Repeat the data from the line containing "What distance from" through the line containing "Answer: [112,225]", switching "closer" to "nearer" and leaving everything else unchanged.

DATA ->
■ ■ ■ ■

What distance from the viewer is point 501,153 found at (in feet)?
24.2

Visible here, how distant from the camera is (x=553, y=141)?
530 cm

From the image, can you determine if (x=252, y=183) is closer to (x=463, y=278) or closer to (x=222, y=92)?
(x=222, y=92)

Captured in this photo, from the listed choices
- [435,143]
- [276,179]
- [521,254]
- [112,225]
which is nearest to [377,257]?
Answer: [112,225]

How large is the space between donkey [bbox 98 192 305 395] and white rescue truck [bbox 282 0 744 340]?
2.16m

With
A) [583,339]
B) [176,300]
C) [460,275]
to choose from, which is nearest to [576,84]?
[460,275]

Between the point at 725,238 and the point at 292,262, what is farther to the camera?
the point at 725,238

■ ■ ■ ■

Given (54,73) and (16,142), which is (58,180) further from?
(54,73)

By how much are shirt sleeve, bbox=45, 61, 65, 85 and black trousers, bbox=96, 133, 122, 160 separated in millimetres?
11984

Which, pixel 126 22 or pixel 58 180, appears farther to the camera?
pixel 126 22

■ ■ ■ ■

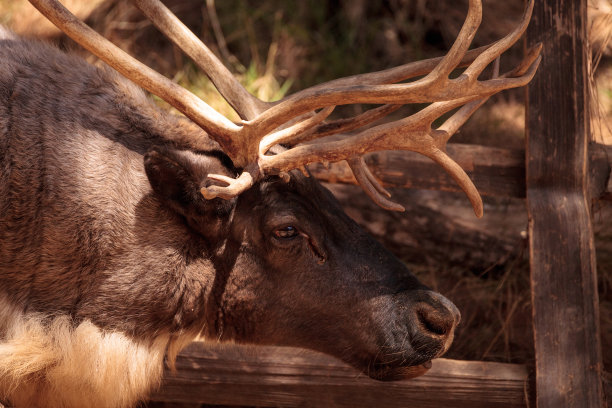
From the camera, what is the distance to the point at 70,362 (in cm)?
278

■ ■ ■ ■

SOLVED EXERCISE ->
What distance from the viewer is point 501,153 found at (in feet)?
24.2

Visible here, how distant from the camera is (x=553, y=141)?
530 cm

From the image, can you determine if (x=252, y=183) is nearer to (x=463, y=278) or nearer to (x=222, y=92)?
(x=222, y=92)

Captured in this photo, from the listed choices
- [435,143]
- [276,179]
- [521,254]
- [112,225]
which is nearest to [377,257]?
Answer: [112,225]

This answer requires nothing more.